Job:
Rewrite the data from the line containing "How far apart" through the end, changing every "millimetres" to "mm" and leaving everything else as it is.

Supplied records:
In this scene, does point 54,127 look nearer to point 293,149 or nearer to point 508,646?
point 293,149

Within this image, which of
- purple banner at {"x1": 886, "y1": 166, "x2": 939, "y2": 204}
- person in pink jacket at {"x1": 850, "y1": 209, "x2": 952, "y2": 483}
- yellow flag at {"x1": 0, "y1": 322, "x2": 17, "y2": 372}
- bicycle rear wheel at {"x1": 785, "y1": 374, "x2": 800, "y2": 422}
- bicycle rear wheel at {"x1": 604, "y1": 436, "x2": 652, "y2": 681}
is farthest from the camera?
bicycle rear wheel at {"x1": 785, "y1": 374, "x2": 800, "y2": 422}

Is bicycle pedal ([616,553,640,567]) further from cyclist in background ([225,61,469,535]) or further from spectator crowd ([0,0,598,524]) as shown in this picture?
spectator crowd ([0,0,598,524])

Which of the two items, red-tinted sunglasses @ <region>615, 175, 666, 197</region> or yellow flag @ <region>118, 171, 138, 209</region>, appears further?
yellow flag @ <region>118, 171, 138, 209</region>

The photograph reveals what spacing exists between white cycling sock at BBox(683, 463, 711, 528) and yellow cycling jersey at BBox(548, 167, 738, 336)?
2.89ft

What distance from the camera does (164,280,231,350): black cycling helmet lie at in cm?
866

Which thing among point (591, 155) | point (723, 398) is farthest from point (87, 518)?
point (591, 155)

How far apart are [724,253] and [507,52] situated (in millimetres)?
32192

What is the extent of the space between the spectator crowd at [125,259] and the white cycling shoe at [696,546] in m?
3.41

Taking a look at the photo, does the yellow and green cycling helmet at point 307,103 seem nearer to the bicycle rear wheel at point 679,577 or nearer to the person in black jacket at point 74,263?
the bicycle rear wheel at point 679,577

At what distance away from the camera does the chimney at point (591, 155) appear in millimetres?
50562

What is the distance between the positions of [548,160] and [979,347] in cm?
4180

Exercise solution:
How far apart are [724,253] and [507,52] situated (in mm)?
32192

What is the extent of the space between the spectator crowd at [125,259] and the white cycling shoe at [696,546] in m?
3.41

Taking a look at the photo, does the yellow and green cycling helmet at point 307,103 seem nearer to the bicycle rear wheel at point 679,577 or nearer to the person in black jacket at point 74,263?
the bicycle rear wheel at point 679,577

At what distance away from the camera does the chimney at point (591, 155) appear in mm?
50562

What is the distance between the positions of [548,160] and [979,347] in cm?
4180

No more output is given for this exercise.